E poi i ricordi, quella volta che c’era la nebbia e nessun bisogno di parlare, solo di allungare la mano e trovarsi, trovare il suo braccio lì, fermo, che non aspettava altro...
Tutta l’ansia del mondo le entrò dentro, un vuoto enorme allo stomaco e lacrime.
Pensò a quanto è impossibile non ripensare a quello che si è amato.
Decise che quello non era il momento giusto per ricordare e pensò a quanto fossero decisivi quegli istanti, da quel momento in poi non avrebbe potuto più tornare indietro.
Scelse senza scegliere di percorrere a caso una delle tante uscite e di fermarsi a un binario qualunque. Mentre trasportava il suo fisico minuto in avanti, si preoccupava che lui non l’avesse scoperta e con la paura di ritrovarselo davanti all’improvviso, sbucando da uno di quei tanti angoli della stazione.
Il tabellone annunciava che il treno sarebbe arrivato tra cinque minuti e Sam pensò che quelli sarebbero stati forse i cinque minuti più lungi della sua vita.
E poi il panico, la paura di rivedere quel volto in ogni uomo che sarebbe passato di lì.
E poi il silenzio.
Quella folla, che tanto le stava mettendo paura, scomparve.
o sferragliare del treno che era lì per arrivare faceva da sottofondo al flebile pianto di un neonato che fu subito interrotto, come se qualcuno avesse premuto qualcosa per farlo smettere.
E poi un rumore di passi; il treno era arrivato ed era nell’atto di fermarsi per poi aprire le porte e il rumore dei passi aumentava man mano: ora quei piedi stavano correndo, come quando si decide di agire all’istante pensando che se anche lo si avesse fatto poco dopo sarebbe stato comunque tardi.

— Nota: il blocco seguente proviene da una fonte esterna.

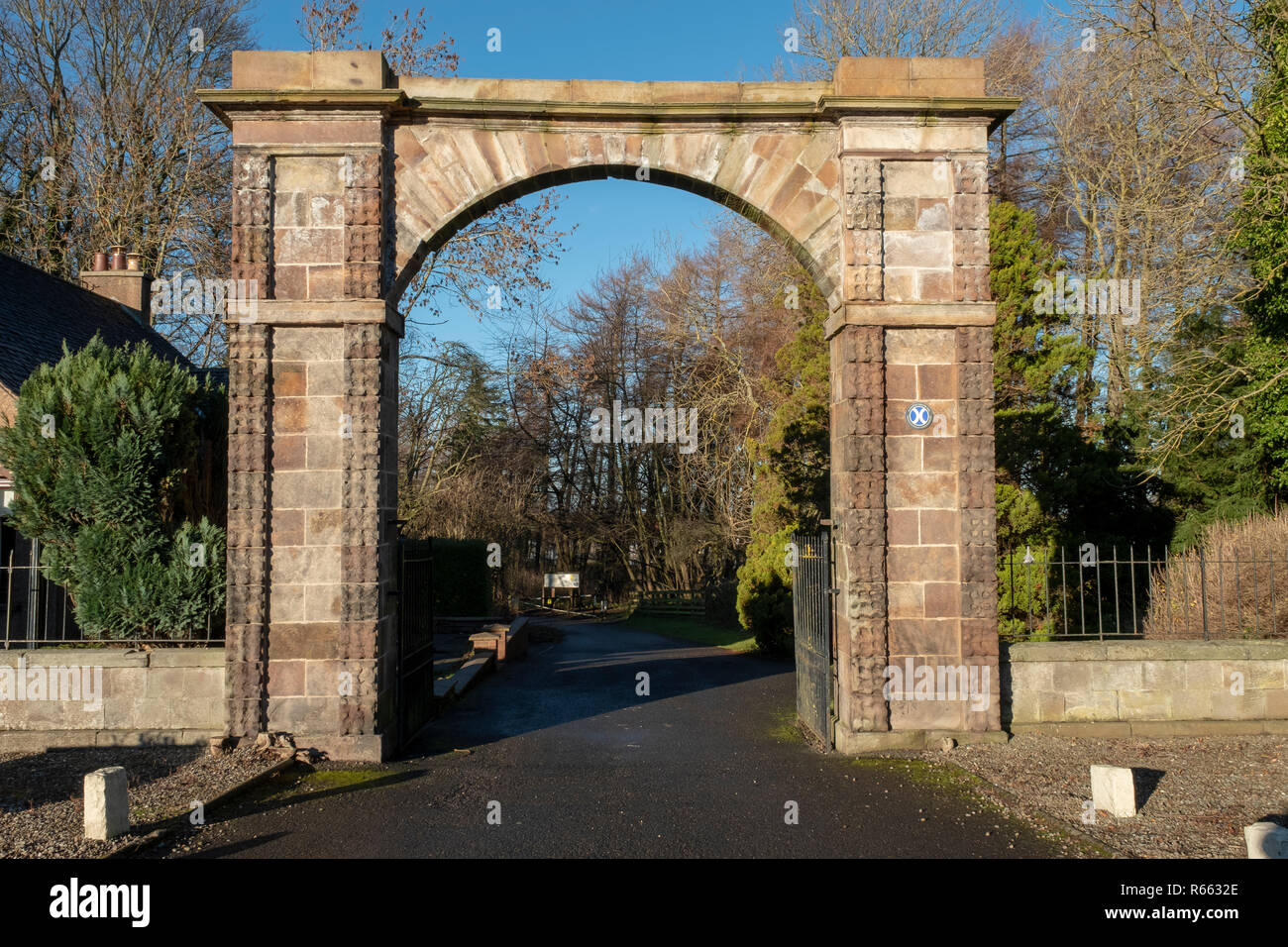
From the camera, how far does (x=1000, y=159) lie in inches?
888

Sam entrò nel treno e si diresse verso la fine di esso e si sedette su un piccolo sedile nell’angolo a sinistra, a confine con una delle porte che dividono i vagoni. Alla destra di Sam c’era un piccolo vetro, per l’aria, reso nero dalla polvere, da tutte le persone che erano passate di lì e dallo scorrere del tempo.
Così il treno chiuse le porte per l’ultima volta, e Sam si ritrovò a guardare attraverso quel finestrino malridotto: le sembrò di vedere lo stesso giaccone grigio lungo con quei tagli rossi alle maniche che conosceva fin troppo bene. Pensò di sbagliarsi, ma non fu così.

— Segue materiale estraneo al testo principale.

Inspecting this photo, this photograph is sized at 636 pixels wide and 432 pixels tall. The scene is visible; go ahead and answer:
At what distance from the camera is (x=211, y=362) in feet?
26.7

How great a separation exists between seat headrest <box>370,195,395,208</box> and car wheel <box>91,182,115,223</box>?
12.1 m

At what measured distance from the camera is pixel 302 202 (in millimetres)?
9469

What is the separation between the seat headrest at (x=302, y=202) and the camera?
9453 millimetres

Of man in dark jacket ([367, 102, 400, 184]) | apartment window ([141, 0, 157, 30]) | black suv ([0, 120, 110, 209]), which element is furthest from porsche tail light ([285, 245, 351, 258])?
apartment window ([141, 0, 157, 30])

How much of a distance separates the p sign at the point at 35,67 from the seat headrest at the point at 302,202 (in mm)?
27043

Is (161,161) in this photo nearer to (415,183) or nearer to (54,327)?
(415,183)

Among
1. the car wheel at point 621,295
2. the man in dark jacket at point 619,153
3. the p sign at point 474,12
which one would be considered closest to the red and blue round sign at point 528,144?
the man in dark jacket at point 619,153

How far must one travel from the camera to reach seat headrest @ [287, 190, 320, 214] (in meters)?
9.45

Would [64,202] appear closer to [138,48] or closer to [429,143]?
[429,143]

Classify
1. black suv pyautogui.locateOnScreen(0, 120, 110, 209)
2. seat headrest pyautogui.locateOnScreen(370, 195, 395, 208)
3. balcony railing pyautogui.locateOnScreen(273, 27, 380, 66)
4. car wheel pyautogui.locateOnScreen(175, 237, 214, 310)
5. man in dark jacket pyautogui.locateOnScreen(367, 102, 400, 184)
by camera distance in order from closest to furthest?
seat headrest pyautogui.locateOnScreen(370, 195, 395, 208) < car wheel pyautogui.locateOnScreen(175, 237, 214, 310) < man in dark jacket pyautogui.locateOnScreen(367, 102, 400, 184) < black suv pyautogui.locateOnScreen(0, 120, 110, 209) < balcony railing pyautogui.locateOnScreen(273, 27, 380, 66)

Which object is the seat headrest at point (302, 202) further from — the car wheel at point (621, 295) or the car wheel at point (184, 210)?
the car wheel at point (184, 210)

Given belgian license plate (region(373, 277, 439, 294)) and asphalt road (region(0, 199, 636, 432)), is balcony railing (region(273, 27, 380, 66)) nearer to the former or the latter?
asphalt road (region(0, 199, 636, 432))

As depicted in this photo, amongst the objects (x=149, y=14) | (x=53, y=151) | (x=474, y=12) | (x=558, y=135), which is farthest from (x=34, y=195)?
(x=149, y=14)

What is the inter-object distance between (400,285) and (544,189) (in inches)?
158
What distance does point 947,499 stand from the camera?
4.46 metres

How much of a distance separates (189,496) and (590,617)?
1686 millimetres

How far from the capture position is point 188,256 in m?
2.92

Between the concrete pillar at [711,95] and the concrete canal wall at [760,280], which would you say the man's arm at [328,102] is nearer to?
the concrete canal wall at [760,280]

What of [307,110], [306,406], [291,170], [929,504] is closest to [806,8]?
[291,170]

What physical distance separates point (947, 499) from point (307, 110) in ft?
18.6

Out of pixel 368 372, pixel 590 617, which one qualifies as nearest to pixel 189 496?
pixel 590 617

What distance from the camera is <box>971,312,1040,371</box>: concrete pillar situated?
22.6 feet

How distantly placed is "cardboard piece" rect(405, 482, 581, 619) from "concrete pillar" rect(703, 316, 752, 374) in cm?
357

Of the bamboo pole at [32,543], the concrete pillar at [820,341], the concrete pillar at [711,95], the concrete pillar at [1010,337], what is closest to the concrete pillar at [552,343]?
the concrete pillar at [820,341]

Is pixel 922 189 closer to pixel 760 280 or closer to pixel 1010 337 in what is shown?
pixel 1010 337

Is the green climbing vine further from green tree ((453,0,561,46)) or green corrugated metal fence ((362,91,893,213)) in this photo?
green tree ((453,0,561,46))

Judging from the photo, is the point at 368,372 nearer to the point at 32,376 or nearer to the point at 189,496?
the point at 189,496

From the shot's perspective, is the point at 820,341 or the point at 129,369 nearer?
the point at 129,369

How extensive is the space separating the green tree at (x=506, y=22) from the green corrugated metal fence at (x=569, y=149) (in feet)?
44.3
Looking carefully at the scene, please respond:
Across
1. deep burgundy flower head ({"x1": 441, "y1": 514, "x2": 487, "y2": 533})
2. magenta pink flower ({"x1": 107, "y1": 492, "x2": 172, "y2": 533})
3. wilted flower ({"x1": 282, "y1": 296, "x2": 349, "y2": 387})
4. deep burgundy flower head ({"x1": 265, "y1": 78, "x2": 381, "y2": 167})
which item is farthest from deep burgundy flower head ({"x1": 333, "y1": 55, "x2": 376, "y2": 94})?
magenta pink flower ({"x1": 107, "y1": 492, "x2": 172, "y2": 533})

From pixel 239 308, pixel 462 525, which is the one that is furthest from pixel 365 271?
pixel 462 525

Lui era lì, aveva capito tutto, e si fiondò in quel posto di merda.
Il treno iniziò a spostarsi in avanti, lentamente, mentre Sam guardava lui... non poteva farne a meno, lo guardava con nostalgia, con desiderio e i suoi occhi iniziarono a lacrimare. In un attimo pensò di aver sbagliato tutto, che non avrebbe dovuto. Lui si guardava attorno, ma non la vide e decise di lanciare un occhiata all’interno del treno... ma perché lei avrebbe dovuto essere in quel treno?
Quell’ammasso di ferro lungo, nero e con sverniciate di blu, partì. Sam incrociò i suoi occhi per l’ultima volta; i loro sguardi si fermarono lì, nella distanza tra i loro occhi si formarono inequivocabilmente tutte le parole, tutti gli attimi, tutti i colori e tutto l’amore che avrebbe ancora continuato a esistere... quell’istante non sarebbe mai più passato.